Josef Breuer volunteered again, "This Modigliani is our boy to do the graphics. None of us can draw."
"Right, Joe. And you're tops with hysterics. You could mesmerize the Mona Lisa, baby. You be the executive for the account. Hypnotize the product manager at the client drug company if you have to."
"And Gene, you research the markets. Get the figures, the demographics. It's a numbers game all the way, bubby."
At which Bleuler stood up and smoothed his pants, affecting a doctorly tone, "I suggest a comprehensive name for our, er, agency. Panaceas & Snake Oils." He pronounced this without faltering although no one had ever taught him how to get the ampersand into his speech.

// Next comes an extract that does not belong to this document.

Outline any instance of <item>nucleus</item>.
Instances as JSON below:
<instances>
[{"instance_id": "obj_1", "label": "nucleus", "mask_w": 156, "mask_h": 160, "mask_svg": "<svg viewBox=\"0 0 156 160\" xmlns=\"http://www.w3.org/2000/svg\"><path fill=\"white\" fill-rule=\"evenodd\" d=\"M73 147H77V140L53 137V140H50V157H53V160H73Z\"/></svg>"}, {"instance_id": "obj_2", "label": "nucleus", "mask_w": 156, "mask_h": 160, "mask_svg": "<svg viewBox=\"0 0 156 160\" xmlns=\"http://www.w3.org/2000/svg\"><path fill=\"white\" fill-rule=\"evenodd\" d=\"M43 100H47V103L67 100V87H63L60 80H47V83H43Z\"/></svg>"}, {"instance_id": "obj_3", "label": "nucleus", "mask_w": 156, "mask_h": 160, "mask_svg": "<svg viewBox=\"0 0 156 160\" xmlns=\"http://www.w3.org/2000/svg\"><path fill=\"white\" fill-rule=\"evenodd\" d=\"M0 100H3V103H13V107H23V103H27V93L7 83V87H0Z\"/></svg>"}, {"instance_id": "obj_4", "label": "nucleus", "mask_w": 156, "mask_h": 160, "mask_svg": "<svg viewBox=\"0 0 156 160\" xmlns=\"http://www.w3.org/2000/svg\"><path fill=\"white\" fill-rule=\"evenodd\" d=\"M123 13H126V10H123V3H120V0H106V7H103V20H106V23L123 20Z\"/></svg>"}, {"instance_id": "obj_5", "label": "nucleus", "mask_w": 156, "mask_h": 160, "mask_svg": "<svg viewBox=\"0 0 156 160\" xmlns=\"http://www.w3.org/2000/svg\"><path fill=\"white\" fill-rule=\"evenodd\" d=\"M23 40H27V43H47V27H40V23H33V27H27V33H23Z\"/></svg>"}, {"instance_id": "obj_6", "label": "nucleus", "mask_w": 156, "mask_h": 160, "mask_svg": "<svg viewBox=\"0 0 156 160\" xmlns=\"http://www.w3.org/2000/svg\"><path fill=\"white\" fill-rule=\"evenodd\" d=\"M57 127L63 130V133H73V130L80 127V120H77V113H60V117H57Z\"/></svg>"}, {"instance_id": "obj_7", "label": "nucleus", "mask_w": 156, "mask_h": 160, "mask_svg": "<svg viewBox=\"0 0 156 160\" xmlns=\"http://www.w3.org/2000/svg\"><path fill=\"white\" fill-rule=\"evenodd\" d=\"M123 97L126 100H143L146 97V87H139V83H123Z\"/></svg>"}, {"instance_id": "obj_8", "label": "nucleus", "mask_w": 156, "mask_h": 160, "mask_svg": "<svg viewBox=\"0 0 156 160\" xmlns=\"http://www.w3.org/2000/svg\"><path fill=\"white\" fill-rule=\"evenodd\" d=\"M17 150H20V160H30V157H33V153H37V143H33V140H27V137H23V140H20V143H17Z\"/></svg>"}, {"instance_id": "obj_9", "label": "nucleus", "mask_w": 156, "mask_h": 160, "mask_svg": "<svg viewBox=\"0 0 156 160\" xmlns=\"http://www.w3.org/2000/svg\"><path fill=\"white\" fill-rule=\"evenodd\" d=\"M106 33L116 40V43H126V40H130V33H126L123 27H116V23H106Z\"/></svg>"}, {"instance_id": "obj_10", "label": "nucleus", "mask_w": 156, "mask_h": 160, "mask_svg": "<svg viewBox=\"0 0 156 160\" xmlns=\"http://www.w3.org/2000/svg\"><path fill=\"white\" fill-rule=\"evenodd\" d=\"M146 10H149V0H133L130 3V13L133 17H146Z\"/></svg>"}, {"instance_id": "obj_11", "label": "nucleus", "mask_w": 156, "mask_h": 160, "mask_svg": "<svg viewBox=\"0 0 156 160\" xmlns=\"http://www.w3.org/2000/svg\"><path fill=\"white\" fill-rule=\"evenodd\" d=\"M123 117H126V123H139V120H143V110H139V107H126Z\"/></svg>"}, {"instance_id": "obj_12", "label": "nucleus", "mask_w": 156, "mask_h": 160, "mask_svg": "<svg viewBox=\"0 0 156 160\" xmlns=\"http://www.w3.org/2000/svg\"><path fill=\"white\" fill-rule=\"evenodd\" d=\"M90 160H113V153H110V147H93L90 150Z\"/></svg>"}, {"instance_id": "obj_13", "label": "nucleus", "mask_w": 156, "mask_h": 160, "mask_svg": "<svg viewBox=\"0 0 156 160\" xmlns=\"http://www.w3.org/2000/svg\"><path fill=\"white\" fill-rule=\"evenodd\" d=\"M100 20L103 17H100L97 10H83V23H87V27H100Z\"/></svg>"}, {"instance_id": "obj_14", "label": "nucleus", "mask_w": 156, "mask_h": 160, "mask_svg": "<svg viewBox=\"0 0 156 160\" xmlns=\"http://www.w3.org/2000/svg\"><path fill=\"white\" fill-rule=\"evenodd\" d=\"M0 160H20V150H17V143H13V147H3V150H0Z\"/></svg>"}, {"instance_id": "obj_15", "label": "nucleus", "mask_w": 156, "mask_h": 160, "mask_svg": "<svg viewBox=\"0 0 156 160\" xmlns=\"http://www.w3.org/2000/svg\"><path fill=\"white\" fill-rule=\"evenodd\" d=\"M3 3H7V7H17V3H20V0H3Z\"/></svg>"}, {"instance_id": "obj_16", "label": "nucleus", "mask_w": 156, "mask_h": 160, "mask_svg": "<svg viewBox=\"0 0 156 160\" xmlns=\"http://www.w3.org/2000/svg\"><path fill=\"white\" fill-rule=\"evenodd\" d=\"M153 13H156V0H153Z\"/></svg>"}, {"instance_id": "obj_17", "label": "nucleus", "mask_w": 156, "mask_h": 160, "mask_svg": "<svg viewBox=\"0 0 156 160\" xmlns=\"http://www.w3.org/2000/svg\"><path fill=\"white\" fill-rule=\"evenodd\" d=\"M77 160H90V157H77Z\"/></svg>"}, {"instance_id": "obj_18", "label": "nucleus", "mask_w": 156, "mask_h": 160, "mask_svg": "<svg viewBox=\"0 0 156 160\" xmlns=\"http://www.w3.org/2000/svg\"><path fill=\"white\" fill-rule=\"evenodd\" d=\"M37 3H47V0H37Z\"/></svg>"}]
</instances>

"Gene, baby, you're too literal. It's our job to make the client seem legit. Let's stick to the medical model. A group of symptoms makes a syndrome, no? Sneezing, Wheezing, Itching is an allergic syndrome, yes? So we become FREUD BLEULER BREUER, Inc. Thus we are free of the overcritical interference of the Vienna Health Administration.
Little did Freud know that myriads of medicolegal committeemen would soon evolve to gum up the creative works.
"Now let us repair to the Kleine Wiener Weinstube to seal our partnership with some Wein." And this is how I came to witness the inception of Freud Bleuler Breuer, Inc.
A horse-drawn carriage pulled up beside my table. Three short, serious men stepped down, one puffing on his cigar as he counted out change for the driver. (It was the era before blue jeans, the fashion for advertising talent these days.)
Basically, they looked like doctors. Doktors to be exact. Not a very wild start for fellows pioneering a new creative field.
As fate would have it when you're writing your story in the first person, the formal little group requisitioned the table next to mine. I watched them through the hazy eyes of a lazy Wein-filled afternoon. Or was it the other way around?
When the waiter marched away for their drinks, one of the austere Austrians whispered, "But Siggy, what is this product we will be marketing to the whole world?"
"My dear new partners...boys, trust me. I'm not at liberty to say until the client is ready to launch. They're waiting for the NDIs and VHA approval. I can tell you it's a terrific local anesthetic whose only known side effect is a transitory euphoria. I have myself done research with it and can vouch for it. It will become very popular and we will be richer than from psychoanalysis."
Bleuler and Breuer raised their eyebrows in unison, baffled, but shrugged their collective shoulders, unconsciously...acceptingly as Freud tried to quell their fears.
"Not to worry, boys. It's pure as the driven SNOW."
The waiter brought their Wein. Sigmund Freud, Eugen Bleuler and Josef Breuer raised their glasses.
Medical Advertising was born that moment on that little Viennese street with the very long name.
I lifted my own nearly empty glass in salute and caught a twinkle in the eye of the new Kreative Direktor.